_TASK TO CARRY OUT_
Transcribe exactly the line containing "genus: Equus" and the remaining lines of the listing below, through the very last.

_INFORMATION_
┄┄┄┄┄┄┄┄┄┄
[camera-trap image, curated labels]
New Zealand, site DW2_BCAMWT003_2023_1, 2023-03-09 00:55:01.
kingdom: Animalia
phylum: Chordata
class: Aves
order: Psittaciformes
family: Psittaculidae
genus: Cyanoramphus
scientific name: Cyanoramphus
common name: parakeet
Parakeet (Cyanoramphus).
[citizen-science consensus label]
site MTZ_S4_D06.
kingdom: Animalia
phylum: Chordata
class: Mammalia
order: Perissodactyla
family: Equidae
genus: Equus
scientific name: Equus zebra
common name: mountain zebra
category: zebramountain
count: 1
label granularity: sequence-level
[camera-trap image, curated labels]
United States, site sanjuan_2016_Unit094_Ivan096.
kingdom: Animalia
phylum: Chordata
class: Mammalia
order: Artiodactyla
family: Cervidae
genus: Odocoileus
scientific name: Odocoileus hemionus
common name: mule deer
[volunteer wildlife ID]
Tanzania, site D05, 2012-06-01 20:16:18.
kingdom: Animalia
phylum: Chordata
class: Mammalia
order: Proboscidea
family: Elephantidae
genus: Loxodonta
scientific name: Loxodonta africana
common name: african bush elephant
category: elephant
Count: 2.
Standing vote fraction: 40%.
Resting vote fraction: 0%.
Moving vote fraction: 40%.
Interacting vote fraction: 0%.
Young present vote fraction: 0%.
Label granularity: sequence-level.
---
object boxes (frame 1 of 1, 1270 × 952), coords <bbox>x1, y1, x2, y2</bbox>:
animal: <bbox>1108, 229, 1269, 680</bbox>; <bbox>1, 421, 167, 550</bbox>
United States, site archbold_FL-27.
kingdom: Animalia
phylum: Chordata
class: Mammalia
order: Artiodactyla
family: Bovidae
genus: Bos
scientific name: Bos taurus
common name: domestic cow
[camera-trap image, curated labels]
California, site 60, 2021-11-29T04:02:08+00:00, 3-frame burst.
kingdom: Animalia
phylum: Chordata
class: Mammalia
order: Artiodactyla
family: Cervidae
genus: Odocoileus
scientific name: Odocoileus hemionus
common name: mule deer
┄┄┄┄┄┄┄┄┄┄
_YOUR SOLUTION_
genus: Equus
scientific name: Equus zebra
common name: mountain zebra
category: zebramountain
count: 1
label granularity: sequence-level
[camera-trap image, curated labels]
United States, site sanjuan_2016_Unit094_Ivan096.
kingdom: Animalia
phylum: Chordata
class: Mammalia
order: Artiodactyla
family: Cervidae
genus: Odocoileus
scientific name: Odocoileus hemionus
common name: mule deer
[volunteer wildlife ID]
Tanzania, site D05, 2012-06-01 20:16:18.
kingdom: Animalia
phylum: Chordata
class: Mammalia
order: Proboscidea
family: Elephantidae
genus: Loxodonta
scientific name: Loxodonta africana
common name: african bush elephant
category: elephant
Count: 2.
Standing vote fraction: 40%.
Resting vote fraction: 0%.
Moving vote fraction: 40%.
Interacting vote fraction: 0%.
Young present vote fraction: 0%.
Label granularity: sequence-level.
---
object boxes (frame 1 of 1, 1270 × 952), coords <bbox>x1, y1, x2, y2</bbox>:
animal: <bbox>1108, 229, 1269, 680</bbox>; <bbox>1, 421, 167, 550</bbox>
United States, site archbold_FL-27.
kingdom: Animalia
phylum: Chordata
class: Mammalia
order: Artiodactyla
family: Bovidae
genus: Bos
scientific name: Bos taurus
common name: domestic cow
[camera-trap image, curated labels]
California, site 60, 2021-11-29T04:02:08+00:00, 3-frame burst.
kingdom: Animalia
phylum: Chordata
class: Mammalia
order: Artiodactyla
family: Cervidae
genus: Odocoileus
scientific name: Odocoileus hemionus
common name: mule deer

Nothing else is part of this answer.